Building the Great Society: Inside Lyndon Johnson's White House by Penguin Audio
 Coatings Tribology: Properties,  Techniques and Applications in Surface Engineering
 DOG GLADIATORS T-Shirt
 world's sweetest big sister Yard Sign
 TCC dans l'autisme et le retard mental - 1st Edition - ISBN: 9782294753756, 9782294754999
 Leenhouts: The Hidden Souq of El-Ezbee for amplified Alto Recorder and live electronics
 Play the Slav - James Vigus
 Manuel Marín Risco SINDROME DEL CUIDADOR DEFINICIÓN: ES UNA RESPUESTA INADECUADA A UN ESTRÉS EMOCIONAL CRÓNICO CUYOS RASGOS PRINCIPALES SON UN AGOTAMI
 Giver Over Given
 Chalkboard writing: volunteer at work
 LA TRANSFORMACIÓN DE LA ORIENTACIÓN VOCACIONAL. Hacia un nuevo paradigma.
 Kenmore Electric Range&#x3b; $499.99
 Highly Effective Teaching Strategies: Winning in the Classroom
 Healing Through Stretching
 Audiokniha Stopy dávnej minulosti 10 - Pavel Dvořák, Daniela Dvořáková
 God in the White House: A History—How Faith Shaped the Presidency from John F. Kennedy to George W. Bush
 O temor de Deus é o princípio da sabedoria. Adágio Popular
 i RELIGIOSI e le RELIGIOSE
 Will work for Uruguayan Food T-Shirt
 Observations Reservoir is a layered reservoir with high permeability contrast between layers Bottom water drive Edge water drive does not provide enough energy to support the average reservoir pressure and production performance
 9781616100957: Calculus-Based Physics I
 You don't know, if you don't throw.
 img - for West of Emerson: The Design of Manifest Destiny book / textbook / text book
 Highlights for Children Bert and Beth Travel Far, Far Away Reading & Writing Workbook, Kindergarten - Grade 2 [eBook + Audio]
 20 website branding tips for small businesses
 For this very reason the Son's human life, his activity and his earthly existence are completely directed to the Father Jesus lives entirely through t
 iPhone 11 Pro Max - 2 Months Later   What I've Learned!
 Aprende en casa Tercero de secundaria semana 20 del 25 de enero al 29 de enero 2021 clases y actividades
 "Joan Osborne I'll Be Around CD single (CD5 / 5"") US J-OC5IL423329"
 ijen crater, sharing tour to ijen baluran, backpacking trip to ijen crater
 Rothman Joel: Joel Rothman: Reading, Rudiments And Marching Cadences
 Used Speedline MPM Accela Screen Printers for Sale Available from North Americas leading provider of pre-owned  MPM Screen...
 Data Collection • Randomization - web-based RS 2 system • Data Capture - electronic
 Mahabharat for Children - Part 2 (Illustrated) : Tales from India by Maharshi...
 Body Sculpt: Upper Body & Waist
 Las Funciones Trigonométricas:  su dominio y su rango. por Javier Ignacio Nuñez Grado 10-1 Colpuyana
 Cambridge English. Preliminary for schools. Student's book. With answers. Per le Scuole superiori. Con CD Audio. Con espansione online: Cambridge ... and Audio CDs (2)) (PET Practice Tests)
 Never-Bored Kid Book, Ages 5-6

- - - - -

Directions:
Identify and extract each line of the listing that contains "Children".

Your solution:
 Highlights for Children Bert and Beth Travel Far, Far Away Reading & Writing Workbook, Kindergarten - Grade 2 [eBook + Audio]
 Mahabharat for Children - Part 2 (Illustrated) : Tales from India by Maharshi...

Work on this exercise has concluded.